George Carlin - on stuff.

I beg to differ!
Posting on Slowtwitch is stuff you really need to be doing! & if all that other stuff would not have happened, you would not have been able to post… therefore all the other stuff that took most of your day is related to (some of) the stuff you really need to be doing!

Fred.

This wouldn’t seem nearly as bad if we didn’t have A-Type personalities!

This wouldn’t seem nearly as bad if we didn’t have A-Type personalities!

I don’t consider my self an A-type. For the most part I am reasonably laid back and easy going. However, a life long career in sales has always made me keep the lines of communication are as open as possible. Consequently, I am a little dumbfounded, when I see other people and organizations trying to close down that communication or throw barricades up to inhibit communication - this is typically in organizations that don’t depend on sales for their revenue or have terrible customer service but despite that are strangly successful.
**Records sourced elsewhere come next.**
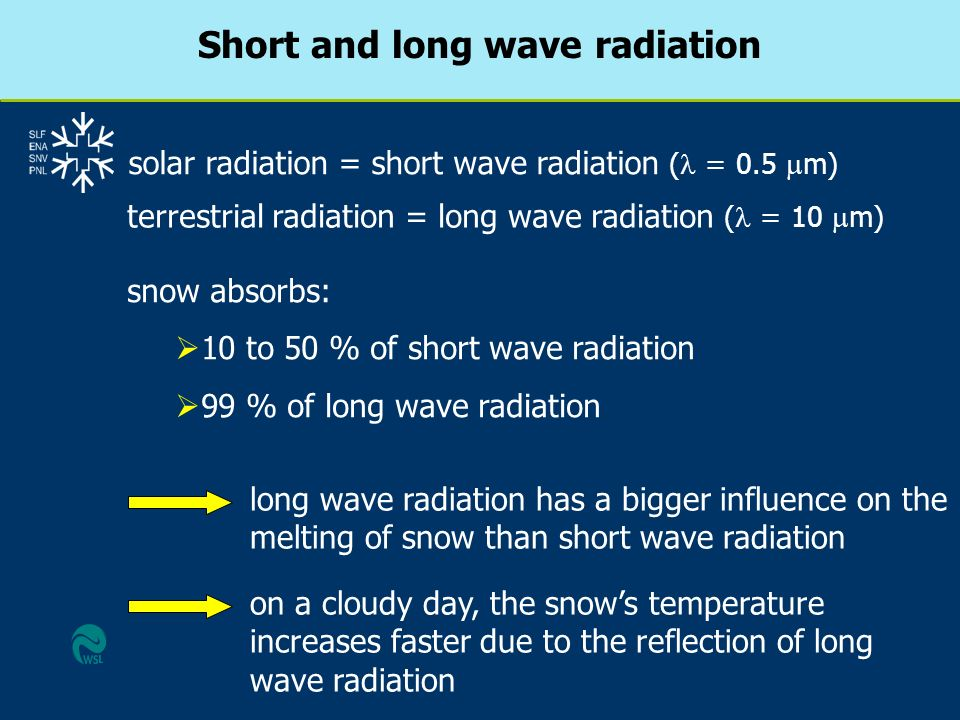 Short and long wave radiation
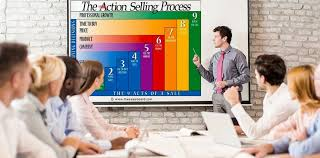 Action Selling Sales Training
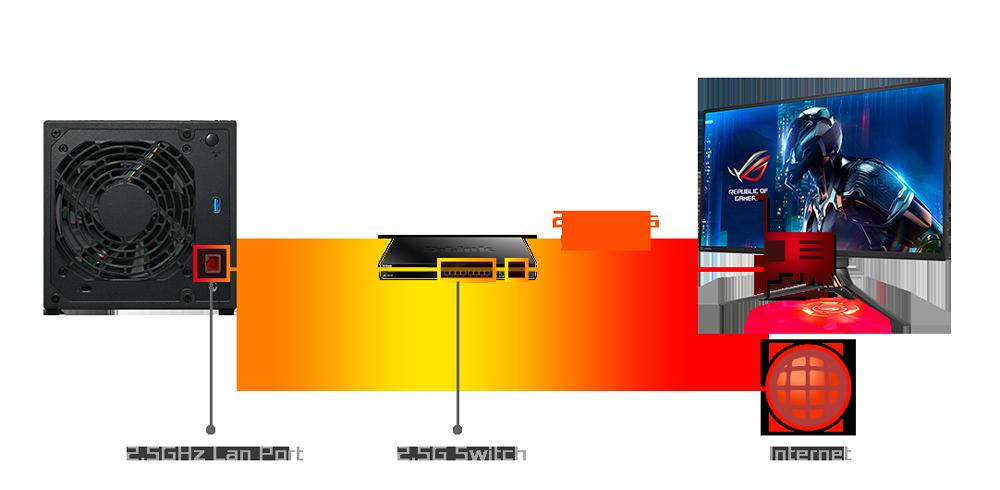 2.5-Gigabit Ethernet – Double Speed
So I often wonder how these organizations would be if they conducted themselves in the same way in the real world of business, where at the end of the day it really is all about communication.

Specifically on point #5: I sometimes think they make it difficult so you just throw in the towel and decide it’s not worth it. Seems to benefit them financially.
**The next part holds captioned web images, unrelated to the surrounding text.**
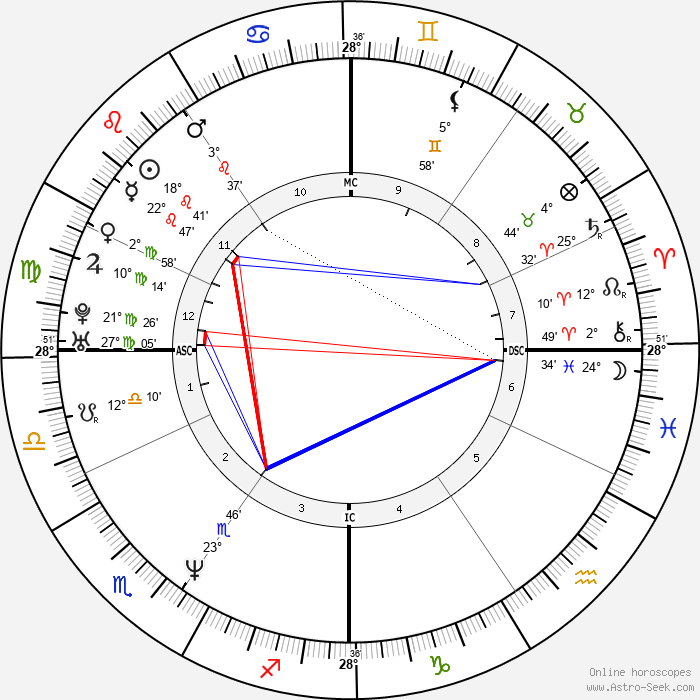 Lorenzo Bernardi - Birth horoscope chart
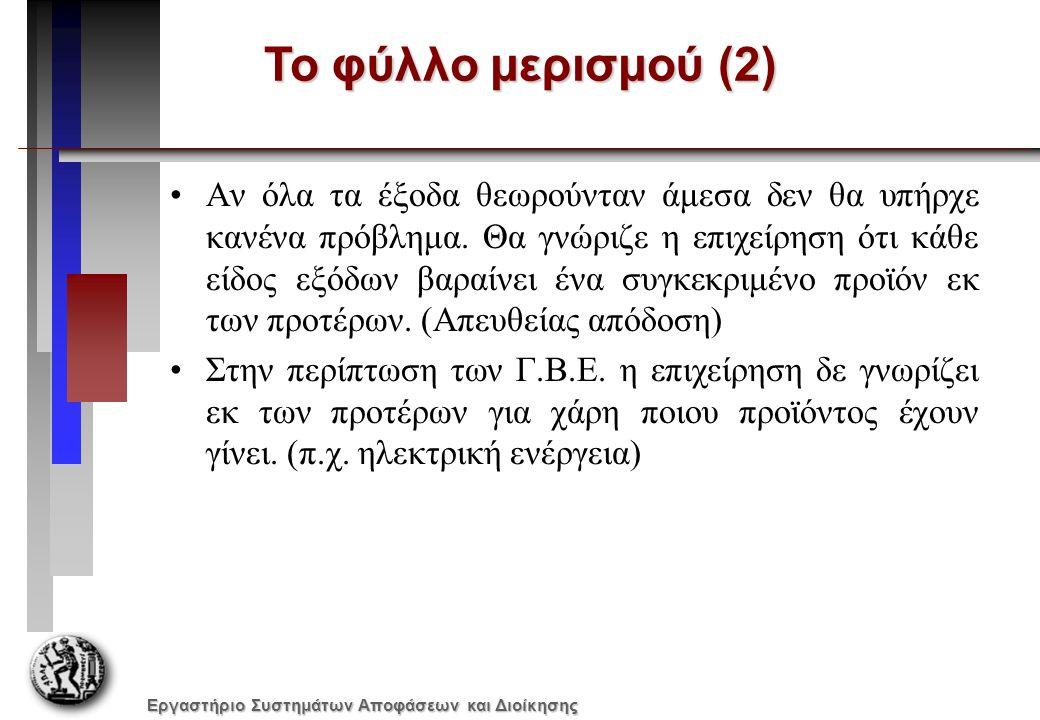 Εργαστήριο Συστημάτων Αποφάσεων και Διοίκησης Το φύλλο μερισμού (2) Αν όλα τα έξοδα θεωρούνταν άμεσα δεν θα υπήρχε κανένα πρόβλημα.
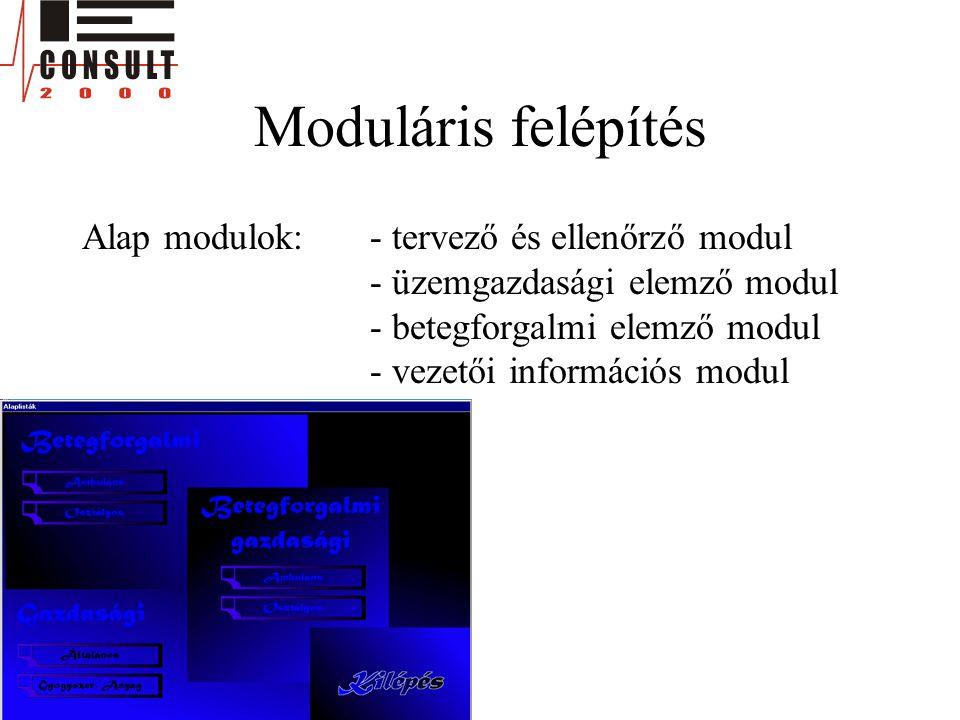Moduláris felépítés Alap modulok:- tervező és ellenőrző modul - üzemgazdasági elemző modul - betegforgalmi elemző modul - vezetői információs modul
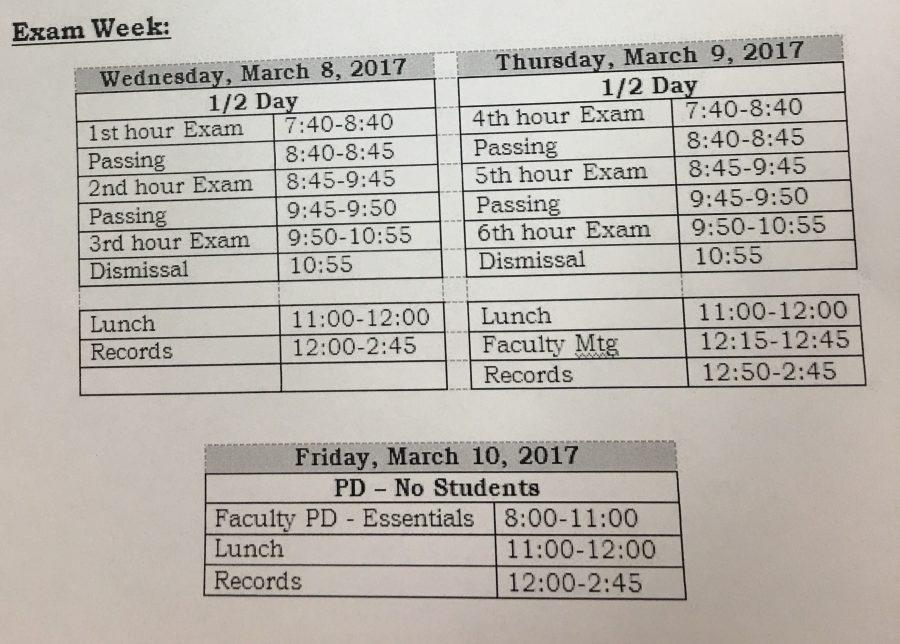 The+week+of+final+exams+schedule.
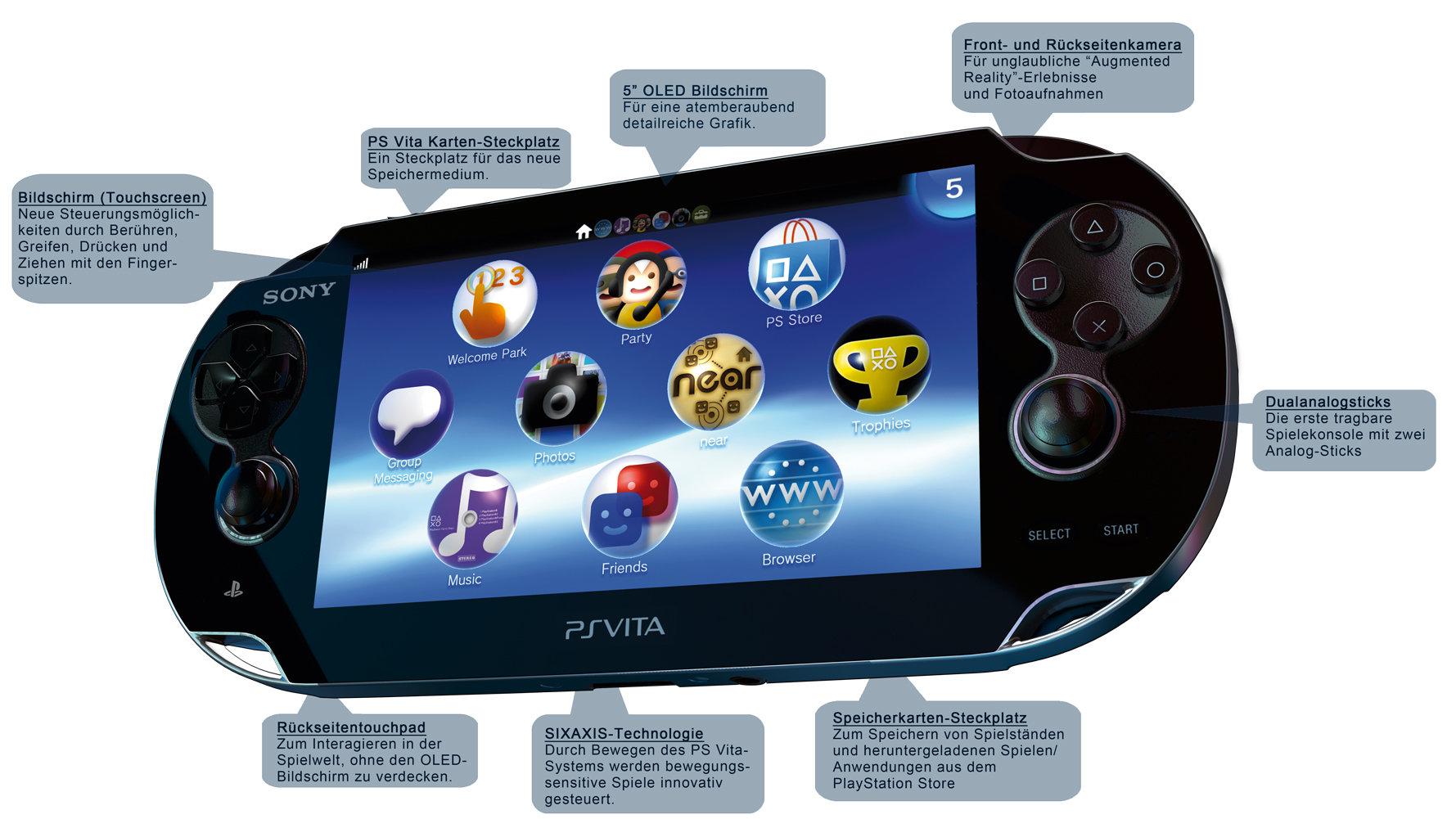Ps Vita Online Spielen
Happened to me with my cable bill. In brief, was overcharged about $200. After 60 minutes on the phone got them to confirm $100 of that. Could only imagine how much more time would be involved to get the remaining $100. Not worth it.
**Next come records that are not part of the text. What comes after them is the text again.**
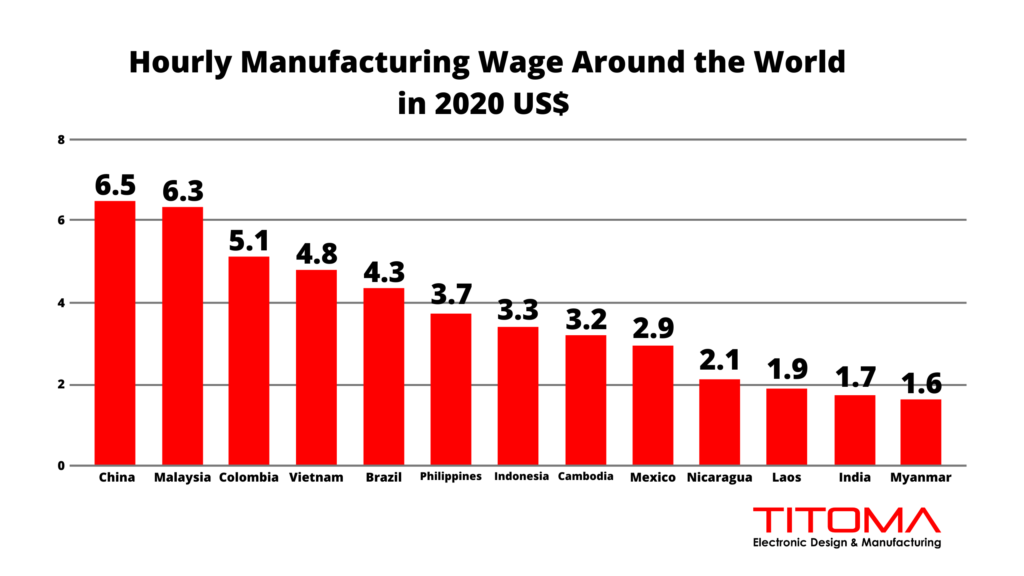 Hourly Manufacturing Wage around the world - China is no longer Cheap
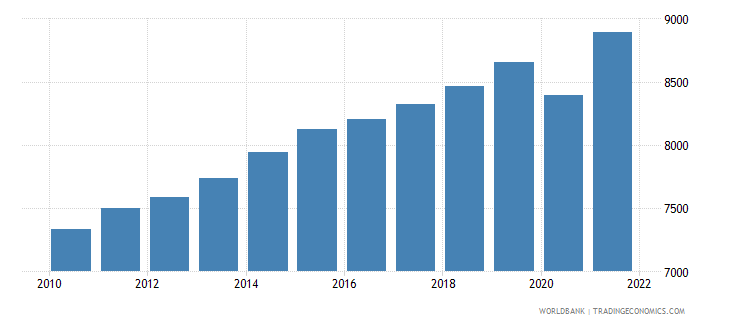 guatemala gdp per capita ppp constant 2005 international dollar wb data
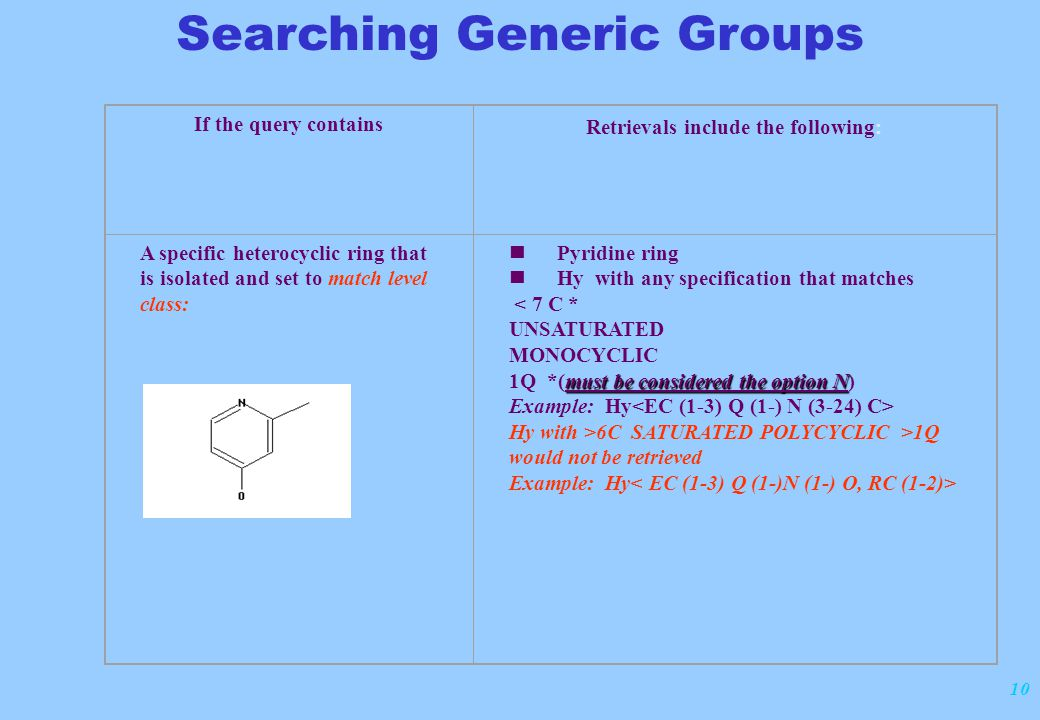 10 If the query contains Retrievals include the following: A specific heterocyclic ring that is isolated and set to match level class: Pyridine ring Hy with any specification that matches < 7 C * UNSATURATED MONOCYCLIC must be considered the option N 1Q *(must be considered the option N) Example: Hy Hy with >6C SATURATED POLYCYCLIC >1Q would not be retrieved Example: Hy Searching Generic Groups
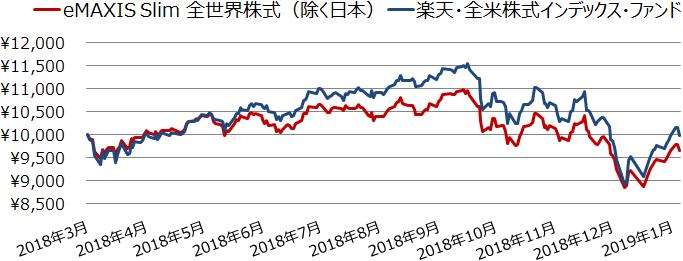 eMAXIS Slim 全世界株式(除く日本)と楽天・全米株式インデックス・ファンドの基準価額の推移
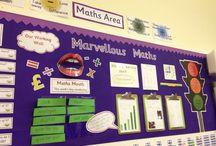 Maths working wall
Seems to benefit them financially.

I think that I just heard a news report today that Verizon in has just started a program of cutting off completely customers who complain too much - Who are calling Customer Service relentlessly about all manner of things. I only call when there is a real problem. I can put up with a lot. Again, what get’s me is the time involved in these relativly mundane and benign tasks that ad no value to your life. They just take up HUGE amounts of time.